Eoin Morgan started watching the World Cup final DVD (trophy won last year) during the lockdown. In reality he had not seen a match until recently, and then saw it three times, trying to make sense of what happened and why.
Morgan said, "It's an incredible day just to sit and watch. The whole day is still tense every time I look at it. Looking back at it, all the steps in the game, it seems like a privilege." In the weeks immediately following the finale Morgan spoke to Kane Williamson, the captain of New Zealand, even twice, and only to talk to him about the game.
Looking at it now, there are times when Morgan thought England could lose that day. One in particular: "Jimmy Neesham throws bowling at Ben Stokes, throws a slower ball and Ben hits it for a long time and the memory that the ball is in the air, and you can see the trajectory of the ball, and you know exactly when you hit it on for the hill, you absolutely have to smoke it to hit it for six.
And it went high and not enough for how much it was appreciated and for a minute I thought: "Here it is, Ben is out, we still need 15 an over. I thought for a split second that he was dead and gone."
A question of sliding-doors
It was a time of sliding doors.
Morgan wonders if he would still be England's captain, if Trento Boult hadn't stopped at the limit when he had taken that ball, that is six instead of out: "This is a good question and one that I don't have the answer to.

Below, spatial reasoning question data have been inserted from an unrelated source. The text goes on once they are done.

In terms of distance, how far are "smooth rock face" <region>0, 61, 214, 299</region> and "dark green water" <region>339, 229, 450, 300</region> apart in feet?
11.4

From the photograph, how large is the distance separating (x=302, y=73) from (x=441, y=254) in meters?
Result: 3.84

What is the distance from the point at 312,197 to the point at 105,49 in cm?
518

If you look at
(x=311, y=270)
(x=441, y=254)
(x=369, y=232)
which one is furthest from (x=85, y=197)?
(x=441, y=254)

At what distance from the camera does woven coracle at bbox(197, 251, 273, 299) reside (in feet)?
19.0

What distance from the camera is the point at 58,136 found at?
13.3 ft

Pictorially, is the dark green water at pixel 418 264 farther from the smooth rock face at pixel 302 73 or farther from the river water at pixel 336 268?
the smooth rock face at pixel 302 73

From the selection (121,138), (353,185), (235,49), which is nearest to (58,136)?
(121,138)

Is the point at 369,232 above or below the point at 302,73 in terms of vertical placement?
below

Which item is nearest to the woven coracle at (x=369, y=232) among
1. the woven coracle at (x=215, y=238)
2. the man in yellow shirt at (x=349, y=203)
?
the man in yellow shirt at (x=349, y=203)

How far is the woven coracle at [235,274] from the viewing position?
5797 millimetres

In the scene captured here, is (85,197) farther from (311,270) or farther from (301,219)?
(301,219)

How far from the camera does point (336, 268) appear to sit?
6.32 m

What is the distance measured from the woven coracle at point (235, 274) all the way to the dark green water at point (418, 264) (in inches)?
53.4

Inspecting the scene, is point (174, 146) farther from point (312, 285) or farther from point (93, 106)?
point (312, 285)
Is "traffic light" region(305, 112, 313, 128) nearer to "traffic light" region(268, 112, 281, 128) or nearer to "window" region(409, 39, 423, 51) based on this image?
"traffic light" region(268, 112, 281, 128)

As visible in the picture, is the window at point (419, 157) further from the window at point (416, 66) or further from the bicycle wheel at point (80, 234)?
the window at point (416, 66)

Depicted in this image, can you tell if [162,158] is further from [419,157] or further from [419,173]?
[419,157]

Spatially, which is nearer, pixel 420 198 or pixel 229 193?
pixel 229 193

The fact that we won or lost is not part of my decision to stay, but obviously it would have been part of that of Ed Smith, Ashley Giles and Tom Harrison." But he likes to think that four years before the tournament also counted something in their way of thinking, that the transformation that made a cricket into England's white ball was worth as much as the final result.
"The way we played in the finale summed up the way we felt in those four years," says Morgan. He was particularly proud of the way they celebrated, claimed to have done it right. He in fact said: "We know what it's like to be beaten in tight parts, how to lose trophies, important parts and I think the humanity shown by both sides on that day was extremely encouraging."
About the respect for Williamson, he said: "He is an incredible boy, a great human being, one of the best players of our generation." He decided to go to the New Zealand locker room to have a beer with him after the game.